The minister is widely admired for his knowledge of the sector. But with no legislative programme in progress, his post may be seen as one that could be offered without consequence to an ambitious up-and-coming Tory.

Contenders from the Class of 2010

While Mr Willetts is on the Conservatives’ modernising wing – serving as president of the Bright Blue group, which campaigns for the party to adopt “liberal and progressive policies” – any potential successor is more likely to hail from the Right.

Among the contenders would be Elizabeth Truss, MP for South West Norfolk and a junior minister in the Department for Education, who has been identified as one of the Tory MPs newly elected in 2010 who are most likely to be promoted in a reshuffle.

Ms Truss – whose plans to increase child-to-staff ratios in nurseries were scuppered by Nick Clegg, the deputy prime minister – is a member of the right-wing Free Enterprise Group, formed among the 2010 intake of Tory MPs.

Other potential replacements for Mr Willetts in the universities brief might include John Glen, MP for Salisbury, who published a paper on universities for the Free Enterprise Group in January 2013.

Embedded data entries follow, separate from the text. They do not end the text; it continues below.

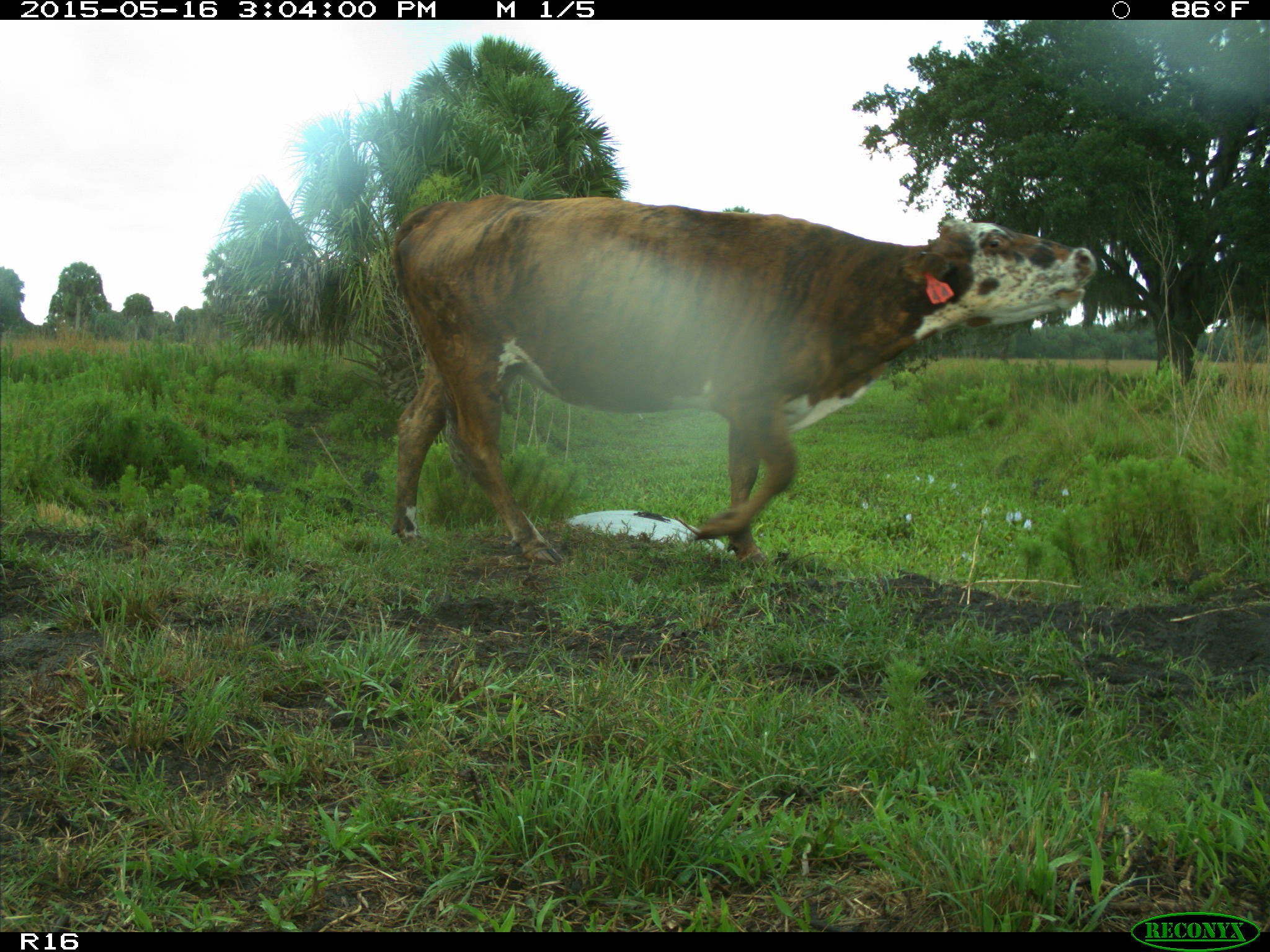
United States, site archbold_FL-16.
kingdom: Animalia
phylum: Chordata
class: Mammalia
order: Artiodactyla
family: Bovidae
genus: Bos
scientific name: Bos taurus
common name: domestic cow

Mr Glen had no involvement with higher education policy prior to writing Completing the Reform: Freeing the Universities.

As a former head of the Conservative Research Department, he is likely to be a frontrunner for promotion.

Meanwhile, another member of the Free Enterprise Group, Nadhim Zahawi, MP for Stratford-upon-Avon, is an ambitious Tory backbencher who can point to some experience of higher education: he has been a member of the BIS select committee and supported the sector’s arguments against the Home Office’s visa policy.

However, a factor heavily in favour of Mr Willetts retaining his position is support from Vince Cable, the business secretary, who carries weight in the coalition as the second most senior Liberal Democrat. The two get on well together and are reported to share a car home after late votes at the House of Commons.

A change in Mr Cable’s role would be a major event. Given the delicate balance of relations in the coalition, shifting such a senior Lib Dem figure is likely to be seen as politically unsettling.